Cariño, tu padre ni siquiera cuida de ti, pensó. No dijo nada.

—¿Qué quieres ser de mayor?

—Yo no quiero ser mayor —el niño hizo un puchero —. Pero, si tuviera que elegir sería... hmm, veterinario. O algo que tuviera que ver con animales.

—Seguro que serás un veterinario genial —su expresión se relajó. Era tierno ver a un chiquillo que no quería crecer.

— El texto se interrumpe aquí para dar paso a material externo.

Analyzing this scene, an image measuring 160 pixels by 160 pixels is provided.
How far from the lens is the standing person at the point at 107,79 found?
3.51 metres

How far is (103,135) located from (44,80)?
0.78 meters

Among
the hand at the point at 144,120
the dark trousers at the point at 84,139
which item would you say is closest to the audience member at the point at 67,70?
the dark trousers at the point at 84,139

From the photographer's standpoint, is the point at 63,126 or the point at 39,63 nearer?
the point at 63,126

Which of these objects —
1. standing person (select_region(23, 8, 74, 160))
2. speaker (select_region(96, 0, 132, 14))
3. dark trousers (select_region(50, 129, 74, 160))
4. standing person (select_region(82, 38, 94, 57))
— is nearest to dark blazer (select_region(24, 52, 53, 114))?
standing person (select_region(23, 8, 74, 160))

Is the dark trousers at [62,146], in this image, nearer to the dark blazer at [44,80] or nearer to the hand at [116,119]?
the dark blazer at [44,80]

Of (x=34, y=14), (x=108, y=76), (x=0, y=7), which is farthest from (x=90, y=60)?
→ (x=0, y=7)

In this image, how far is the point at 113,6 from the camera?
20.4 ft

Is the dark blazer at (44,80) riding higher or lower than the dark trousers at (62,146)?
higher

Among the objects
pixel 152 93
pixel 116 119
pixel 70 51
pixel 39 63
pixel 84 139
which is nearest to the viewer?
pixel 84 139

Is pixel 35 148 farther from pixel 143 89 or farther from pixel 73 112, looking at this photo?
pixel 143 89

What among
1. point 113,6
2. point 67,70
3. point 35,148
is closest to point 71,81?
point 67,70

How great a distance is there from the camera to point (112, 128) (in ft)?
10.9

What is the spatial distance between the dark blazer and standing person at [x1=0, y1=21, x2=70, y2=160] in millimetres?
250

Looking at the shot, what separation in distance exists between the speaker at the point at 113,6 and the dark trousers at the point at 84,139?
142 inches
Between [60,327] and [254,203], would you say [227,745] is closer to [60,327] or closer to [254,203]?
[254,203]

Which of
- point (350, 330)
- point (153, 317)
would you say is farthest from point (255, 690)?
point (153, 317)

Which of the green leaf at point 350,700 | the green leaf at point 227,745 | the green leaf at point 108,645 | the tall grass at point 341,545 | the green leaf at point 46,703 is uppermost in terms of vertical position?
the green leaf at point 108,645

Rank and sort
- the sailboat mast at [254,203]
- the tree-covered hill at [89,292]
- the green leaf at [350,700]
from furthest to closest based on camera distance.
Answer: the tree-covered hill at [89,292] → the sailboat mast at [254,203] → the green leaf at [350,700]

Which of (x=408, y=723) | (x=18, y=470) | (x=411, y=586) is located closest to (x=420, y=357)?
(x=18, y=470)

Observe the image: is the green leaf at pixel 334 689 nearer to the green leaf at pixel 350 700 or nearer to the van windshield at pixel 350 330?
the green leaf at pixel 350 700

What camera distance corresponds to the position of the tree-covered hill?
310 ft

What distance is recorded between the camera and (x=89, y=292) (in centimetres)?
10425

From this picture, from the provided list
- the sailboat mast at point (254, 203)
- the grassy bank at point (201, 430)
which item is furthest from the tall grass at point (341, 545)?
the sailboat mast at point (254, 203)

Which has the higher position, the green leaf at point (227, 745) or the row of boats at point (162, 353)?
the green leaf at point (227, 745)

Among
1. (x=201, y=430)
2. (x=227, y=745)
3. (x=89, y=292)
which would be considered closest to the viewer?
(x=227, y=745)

Terminó de lavar los platos. Se quitó los guantes rosados y los guardó. Ya era tardísimo, definitivamente la hora de dormir.

Menos mal que tenía un kit de viaje sin estrenar, así pudo dejarle a Megumi un cepillo de dientes. Se lavaron los dientes en el baño y después lo guió a la habitación de invitados para arroparlo.

Tomó el peluche y se lo tendió.

—Para que no te sientas solo esta noche.

Megumi sostuvo el osito entre sus manos, apretándolo para ver cuán suave y achuchable era. Una ligera sonrisa curvó las comisuras de sus labios.

El niño se metió en la cama y Satoru lo tapó bien.

—Quiero hablar con tu padre —no pudo evitar ponerse serio, sentándose al borde del colchón —. No es justo que vivas así. No está bien, ¿entiendes?

Por un momento pensó que Megumi iba a quejarse. Pero la expresión del crío se torció con maldad.

—Pégale un puñetazo.

—¿Qué? —alzó las cejas, sorprendido. Esos ojos azules chispearon.

—Tienes que hacerle así —Megumi hizo el amago de ahogar al peluche —. Y luego...

Joder. Merecía ser feliz, tan feliz que llorara de risa. Satoru acarició el rostro del niño.

—Sí, cielo, lo que quieras. Pero, quiero que sepas que voy a intentar que las cosas mejoren para ti.

Megumi recibió un gracioso toquecito en la nariz que le hizo cerrar los ojos un segundo. Luego, un beso de buenas noches.